While anatomical knowledge might seem like the most basic requirement for practitioners who inject fillers, Dr. Jones said it is not. “It is true that we study anatomy in great detail in medical school, but injection anatomy is a completely different bird. Of course someone can study the facial arteries and have a basic understanding, but understanding it in a way that it relates to safe filler injections is a completely different thing. Our understanding of this has evolved over the last couple of decades ... and there are new papers that come out all the time that refine our knowledge.”
In terms of treating an IRVC resulting from hyaluronic acid (HA) filler, “the take-home point is the hyaluronidase is the mainstay of treatment, and not a little bit of hyaluronidase, but a lot of hyaluronidase – hundreds of units injected into the area of ischemia,” he said. However, while the new guidelines emphasize that time is of the essence – “the most cited window of time for reperfusion is 90 minutes” – the authors also strongly advise practitioners to evaluate immediate post-event visual status first, before attempting any intervention.
Dr. Jones said the goal is to untangle some confusion about whether it is the filler or the rescue that does more damage. “There is a lot of controversy with ophthalmology, ophthalmologic surgeons, plastic surgeons, and dermatologists,” he said, and “there has been finger-pointing between specialists when people make an intervention … that the actual rescue procedure created the problem,” which is why “it is imperative to document the visual status prior to doing anything.”
Beyond IRVC, and nonvisual skin ischemia due to vascular occlusion, the document addresses prevention and treatment of nodules, both inflammatory and noninflammatory, that occur either early or more than a month after treatment with HA fillers, as well with semi-permanent and permanent fillers.

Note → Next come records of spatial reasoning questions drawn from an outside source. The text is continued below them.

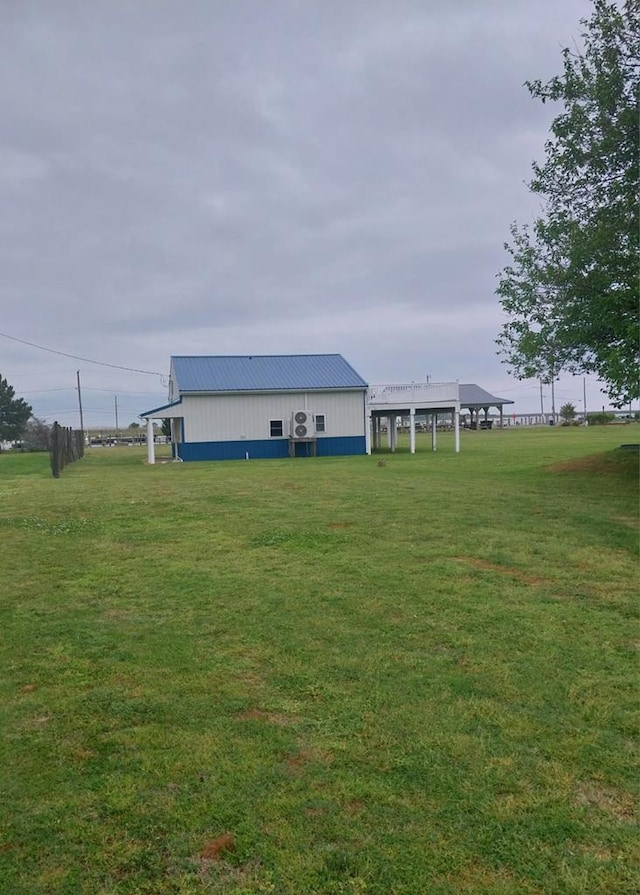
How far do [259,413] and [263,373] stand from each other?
2460 mm

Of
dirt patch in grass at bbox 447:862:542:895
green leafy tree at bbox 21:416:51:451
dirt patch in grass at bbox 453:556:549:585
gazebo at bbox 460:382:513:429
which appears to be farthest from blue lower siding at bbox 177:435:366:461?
gazebo at bbox 460:382:513:429

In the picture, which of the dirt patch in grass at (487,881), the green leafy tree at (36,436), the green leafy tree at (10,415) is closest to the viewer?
the dirt patch in grass at (487,881)

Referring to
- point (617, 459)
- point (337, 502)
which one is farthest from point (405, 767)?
point (617, 459)

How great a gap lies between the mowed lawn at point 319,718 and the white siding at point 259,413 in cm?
2170

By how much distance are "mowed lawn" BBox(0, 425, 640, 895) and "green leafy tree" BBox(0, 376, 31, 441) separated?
5257 cm

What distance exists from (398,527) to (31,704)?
18.2ft

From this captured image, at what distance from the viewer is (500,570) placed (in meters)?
6.29

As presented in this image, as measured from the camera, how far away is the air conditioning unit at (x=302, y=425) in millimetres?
29406

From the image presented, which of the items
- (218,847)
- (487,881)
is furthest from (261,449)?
(487,881)

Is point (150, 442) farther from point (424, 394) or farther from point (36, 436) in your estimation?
point (36, 436)

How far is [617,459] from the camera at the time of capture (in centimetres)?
1596

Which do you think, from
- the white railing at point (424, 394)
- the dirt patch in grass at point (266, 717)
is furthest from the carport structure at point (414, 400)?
the dirt patch in grass at point (266, 717)

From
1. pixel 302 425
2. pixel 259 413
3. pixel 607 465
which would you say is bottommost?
pixel 607 465

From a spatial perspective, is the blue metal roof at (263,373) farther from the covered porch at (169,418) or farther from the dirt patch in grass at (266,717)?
the dirt patch in grass at (266,717)
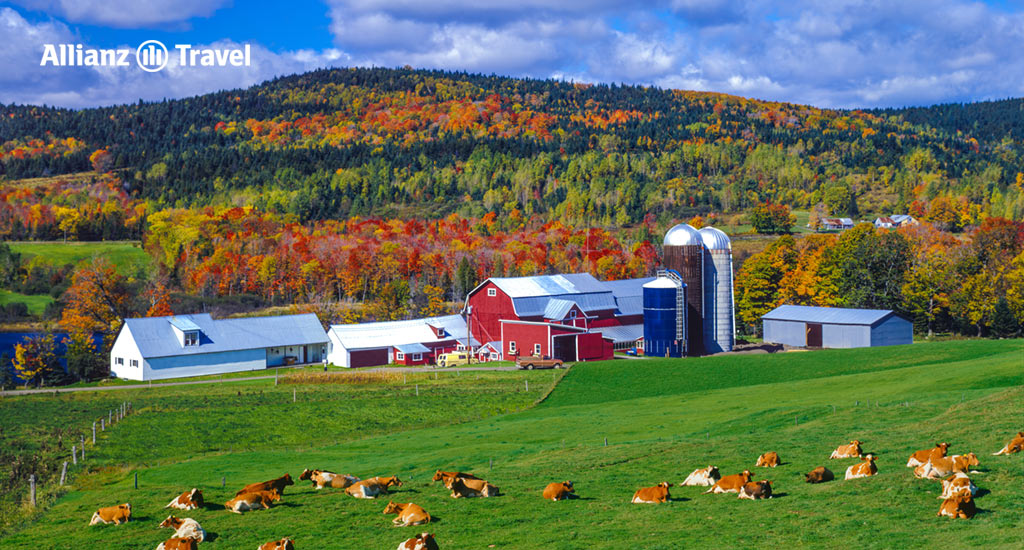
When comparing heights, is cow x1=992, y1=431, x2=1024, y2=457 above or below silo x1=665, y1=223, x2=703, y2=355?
below

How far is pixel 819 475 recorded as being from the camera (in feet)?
60.4

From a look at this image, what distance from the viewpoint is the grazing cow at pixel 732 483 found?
18.0 m

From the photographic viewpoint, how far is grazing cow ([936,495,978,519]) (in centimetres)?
1435

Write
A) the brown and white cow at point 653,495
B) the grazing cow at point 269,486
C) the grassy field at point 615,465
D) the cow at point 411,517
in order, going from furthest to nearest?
the grazing cow at point 269,486 → the brown and white cow at point 653,495 → the cow at point 411,517 → the grassy field at point 615,465

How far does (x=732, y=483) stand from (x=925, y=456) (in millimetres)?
4295

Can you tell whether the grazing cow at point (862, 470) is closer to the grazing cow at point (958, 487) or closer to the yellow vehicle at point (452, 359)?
the grazing cow at point (958, 487)

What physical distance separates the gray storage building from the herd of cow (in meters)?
54.7

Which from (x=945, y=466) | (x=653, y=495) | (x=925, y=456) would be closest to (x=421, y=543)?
(x=653, y=495)

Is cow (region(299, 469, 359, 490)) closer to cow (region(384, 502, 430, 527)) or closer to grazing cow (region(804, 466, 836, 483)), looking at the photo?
cow (region(384, 502, 430, 527))

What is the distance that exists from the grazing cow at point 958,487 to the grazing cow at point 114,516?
16.6 meters

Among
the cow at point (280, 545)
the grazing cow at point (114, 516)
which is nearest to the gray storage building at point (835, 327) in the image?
the grazing cow at point (114, 516)

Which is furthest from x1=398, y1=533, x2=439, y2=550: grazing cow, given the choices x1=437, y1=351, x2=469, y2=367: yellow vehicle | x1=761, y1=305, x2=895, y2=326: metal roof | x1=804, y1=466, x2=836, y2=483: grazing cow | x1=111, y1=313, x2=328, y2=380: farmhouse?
x1=761, y1=305, x2=895, y2=326: metal roof

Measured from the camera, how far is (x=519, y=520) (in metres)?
17.1

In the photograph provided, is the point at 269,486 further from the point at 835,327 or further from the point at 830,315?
the point at 830,315
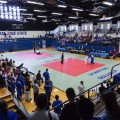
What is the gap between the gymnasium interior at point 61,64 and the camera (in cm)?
288

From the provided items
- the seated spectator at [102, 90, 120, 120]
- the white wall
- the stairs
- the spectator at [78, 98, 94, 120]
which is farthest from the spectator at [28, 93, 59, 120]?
the white wall

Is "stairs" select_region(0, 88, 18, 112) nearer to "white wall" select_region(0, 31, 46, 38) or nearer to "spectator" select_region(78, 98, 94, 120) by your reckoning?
"spectator" select_region(78, 98, 94, 120)

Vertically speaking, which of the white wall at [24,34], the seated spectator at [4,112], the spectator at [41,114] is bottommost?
the seated spectator at [4,112]

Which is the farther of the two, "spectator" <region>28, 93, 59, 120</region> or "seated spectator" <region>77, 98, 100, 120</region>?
"spectator" <region>28, 93, 59, 120</region>

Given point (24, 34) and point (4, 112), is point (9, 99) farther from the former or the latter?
point (24, 34)

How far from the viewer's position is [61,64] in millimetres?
18453

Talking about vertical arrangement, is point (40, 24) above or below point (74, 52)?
above

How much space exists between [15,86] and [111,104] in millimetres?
7764

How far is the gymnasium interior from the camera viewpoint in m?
2.88

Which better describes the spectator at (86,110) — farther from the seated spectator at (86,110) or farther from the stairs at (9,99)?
the stairs at (9,99)

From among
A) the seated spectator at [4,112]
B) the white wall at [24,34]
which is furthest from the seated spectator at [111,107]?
the white wall at [24,34]

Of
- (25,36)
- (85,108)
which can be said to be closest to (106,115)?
(85,108)

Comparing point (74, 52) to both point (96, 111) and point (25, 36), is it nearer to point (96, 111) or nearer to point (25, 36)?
point (25, 36)

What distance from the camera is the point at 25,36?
128ft
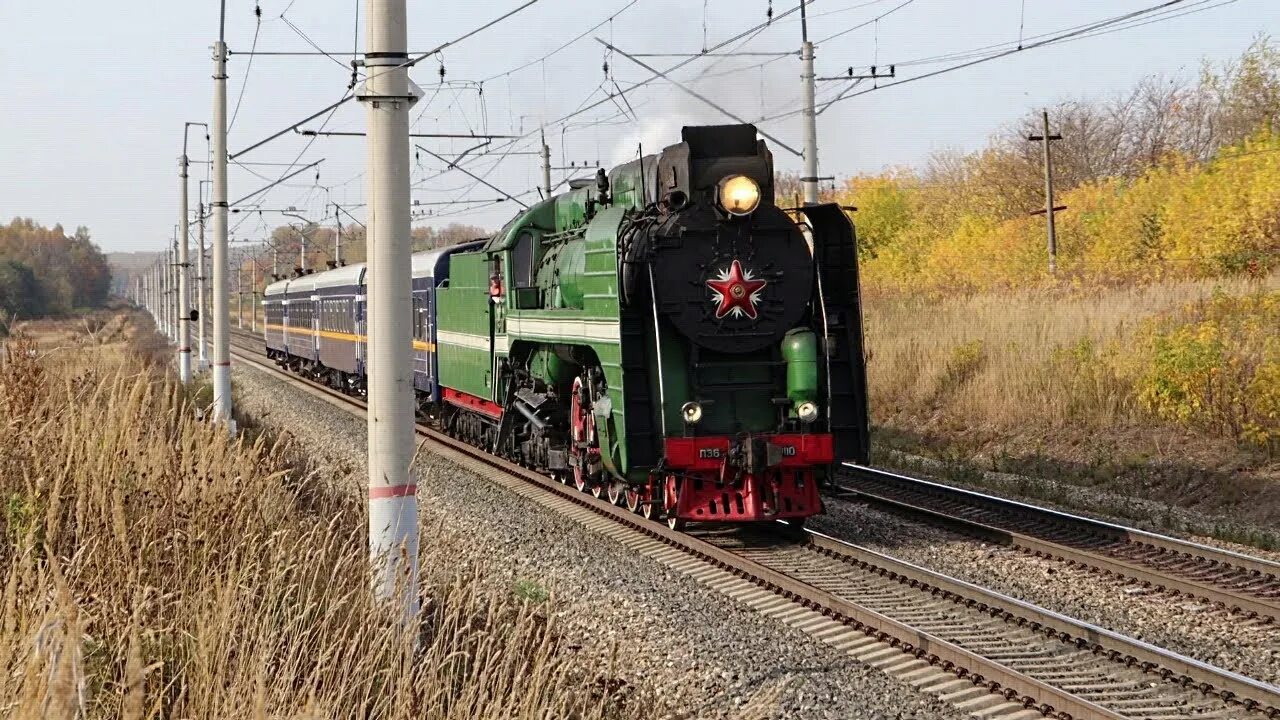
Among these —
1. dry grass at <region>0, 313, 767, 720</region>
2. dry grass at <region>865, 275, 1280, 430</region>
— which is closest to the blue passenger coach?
dry grass at <region>0, 313, 767, 720</region>

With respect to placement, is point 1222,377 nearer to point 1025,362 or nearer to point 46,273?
point 1025,362

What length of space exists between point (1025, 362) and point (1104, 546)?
295 inches

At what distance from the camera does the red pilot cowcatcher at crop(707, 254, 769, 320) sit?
10.8m

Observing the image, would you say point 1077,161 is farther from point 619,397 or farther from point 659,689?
point 659,689

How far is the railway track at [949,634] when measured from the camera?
6449mm

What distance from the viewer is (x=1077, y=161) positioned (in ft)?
180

For HA-related nodules, “the mainstay of treatment is steroids – either oral or intralesional – antibiotics, and hyaluronidase, which erases the substance,” said Dr. Jones. As for nodules related to permanent fillers, he said that they are difficult to treat, and “tend to respond best to repetitive monthly injections of 5-fluououracil combined with small amounts of triamcinolone.”
Dr. Jones is an investigator or consultant for Allergan, Galderma, Merz, and Revance; other authors had disclosures that included serving as a consultant, investigator, and/or trainer for these and/or other companies; one author received partial funding from ASDS to do this work; and one author had no disclosures.